I have come across some good information.  Granted, arguably the Barnett Shale offers different challenges, however much of what we know from history can be applied safely to the future.

http://www.tudorpickering.com/pdfs/TheBarnettShaleReport.pdf

Scroll down to page 26, the topic on Horizontal wells.

As an aside, it is interesting to note the average decline curves.  Albeit much better than verticals on average, I was enlightened. Roughly goes down by 1/2 in the first year.
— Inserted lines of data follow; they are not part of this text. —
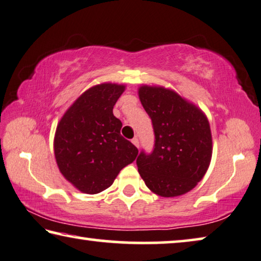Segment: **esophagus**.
<instances>
[{
  "instance_id": "34e87169",
  "label": "esophagus",
  "mask_w": 261,
  "mask_h": 261,
  "mask_svg": "<svg viewBox=\"0 0 261 261\" xmlns=\"http://www.w3.org/2000/svg\"><path fill=\"white\" fill-rule=\"evenodd\" d=\"M131 142H132V144H134V145H135L136 147H139V140H138L137 137H135L134 139L131 140Z\"/></svg>"
}]
</instances>
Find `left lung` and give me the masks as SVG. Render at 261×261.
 <instances>
[{"label": "left lung", "mask_w": 261, "mask_h": 261, "mask_svg": "<svg viewBox=\"0 0 261 261\" xmlns=\"http://www.w3.org/2000/svg\"><path fill=\"white\" fill-rule=\"evenodd\" d=\"M138 96L155 136L151 154L142 152L137 158L139 174L156 195H184L203 179L212 161L208 118L196 105L163 86L142 85Z\"/></svg>", "instance_id": "obj_1"}]
</instances>
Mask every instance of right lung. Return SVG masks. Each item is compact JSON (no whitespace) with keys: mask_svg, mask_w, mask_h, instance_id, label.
<instances>
[{"mask_svg":"<svg viewBox=\"0 0 261 261\" xmlns=\"http://www.w3.org/2000/svg\"><path fill=\"white\" fill-rule=\"evenodd\" d=\"M125 85H95L66 110L57 125L53 150L63 176L85 194L109 188L121 169L134 163L138 148L121 136L113 114Z\"/></svg>","mask_w":261,"mask_h":261,"instance_id":"obj_1","label":"right lung"}]
</instances>
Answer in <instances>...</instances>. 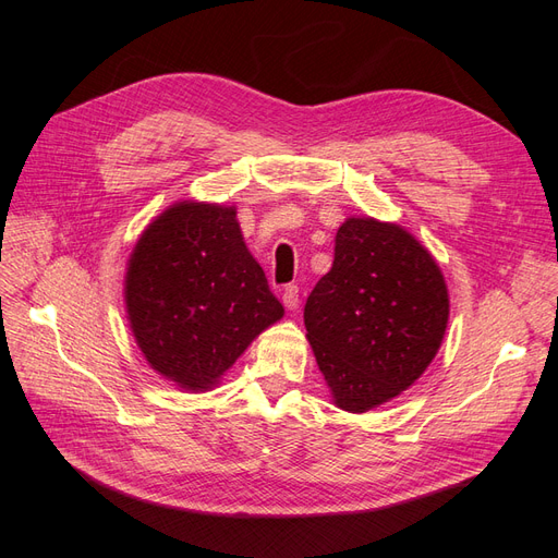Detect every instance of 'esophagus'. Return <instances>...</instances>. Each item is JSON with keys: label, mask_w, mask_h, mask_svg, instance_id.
Masks as SVG:
<instances>
[{"label": "esophagus", "mask_w": 558, "mask_h": 558, "mask_svg": "<svg viewBox=\"0 0 558 558\" xmlns=\"http://www.w3.org/2000/svg\"><path fill=\"white\" fill-rule=\"evenodd\" d=\"M281 300L289 310H298V305H300V289H298V286L295 283L286 286L283 293H281Z\"/></svg>", "instance_id": "1"}]
</instances>
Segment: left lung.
<instances>
[{
	"label": "left lung",
	"instance_id": "8db88e82",
	"mask_svg": "<svg viewBox=\"0 0 558 558\" xmlns=\"http://www.w3.org/2000/svg\"><path fill=\"white\" fill-rule=\"evenodd\" d=\"M440 267L410 232L349 218L305 305L307 340L335 404L367 412L412 386L447 330Z\"/></svg>",
	"mask_w": 558,
	"mask_h": 558
}]
</instances>
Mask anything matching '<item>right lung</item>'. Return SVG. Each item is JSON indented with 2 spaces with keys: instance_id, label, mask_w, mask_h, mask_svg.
Instances as JSON below:
<instances>
[{
  "instance_id": "1",
  "label": "right lung",
  "mask_w": 558,
  "mask_h": 558,
  "mask_svg": "<svg viewBox=\"0 0 558 558\" xmlns=\"http://www.w3.org/2000/svg\"><path fill=\"white\" fill-rule=\"evenodd\" d=\"M130 326L150 367L205 391L283 316L232 207L181 202L150 223L125 277Z\"/></svg>"
}]
</instances>
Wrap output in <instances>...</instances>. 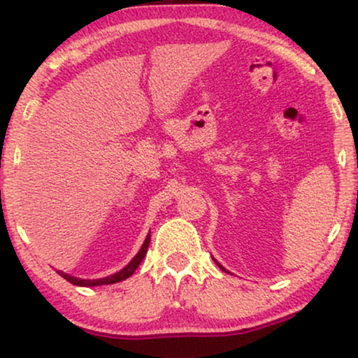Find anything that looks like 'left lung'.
<instances>
[{"mask_svg": "<svg viewBox=\"0 0 358 358\" xmlns=\"http://www.w3.org/2000/svg\"><path fill=\"white\" fill-rule=\"evenodd\" d=\"M215 262H217V261H215ZM217 266H219V268H220V269H222V271H225V269H224V268H222V266H220V264H219V262H217Z\"/></svg>", "mask_w": 358, "mask_h": 358, "instance_id": "1", "label": "left lung"}]
</instances>
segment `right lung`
Segmentation results:
<instances>
[{
    "label": "right lung",
    "mask_w": 358,
    "mask_h": 358,
    "mask_svg": "<svg viewBox=\"0 0 358 358\" xmlns=\"http://www.w3.org/2000/svg\"><path fill=\"white\" fill-rule=\"evenodd\" d=\"M150 241H151V232H148L145 242H143L141 249L138 250V254L131 259L129 262L122 268L121 271H117V273L110 274V276H106V278H99V279H82V278H76V276H71V274L64 273V271H57V273L60 274L62 278L67 279L69 282H72V285L76 286H85V287H90V286H102V285H114V282H119L122 281V279H127L129 276H133L134 271L138 269V266L141 264V261L145 259L146 252H148V248H150Z\"/></svg>",
    "instance_id": "1"
}]
</instances>
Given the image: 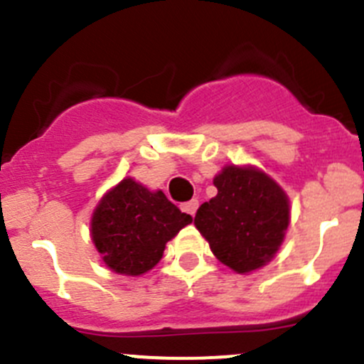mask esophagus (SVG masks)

« Last Edit: June 13, 2008, 08:21:39 AM by mr_z »

NC-PA

  • Posts: 411
Re: Some history from the Barnett Shale on Horizontal spacing
« Reply #1 on: June 17, 2008, 08:30:52 PM »
Very interesting. Much more drastic decline rates than expected, but median and mean production numbers are good. Wonder how the Marcellus will compare.

mr_z

  • Guest
Re: Some history from the Barnett Shale on Horizontal spacing
« Reply #2 on: June 18, 2008, 05:48:55 AM »
What shocked me was the spacing.  I have been reading some companies are doing 20 acre spacing on their horizontals there.  Much of them fall between 60 and 40, or so from the presentations and websites I have been reading seem to indicate.

NC-PA

  • Posts: 411
Re: Some history from the Barnett Shale on Horizontal spacing
« Reply #3 on: June 18, 2008, 06:31:50 AM »
Yeah the spacing was certainly surprising, although it resulted in a higher rate, it didn't necessarily mean double the production, but still, the tighter the spacing, the more area they can thoroughly cover. Imagine if they space the horizontals in this play like that. Almost anyone with an average chunk of land could stand the chance to have a well drilled on it.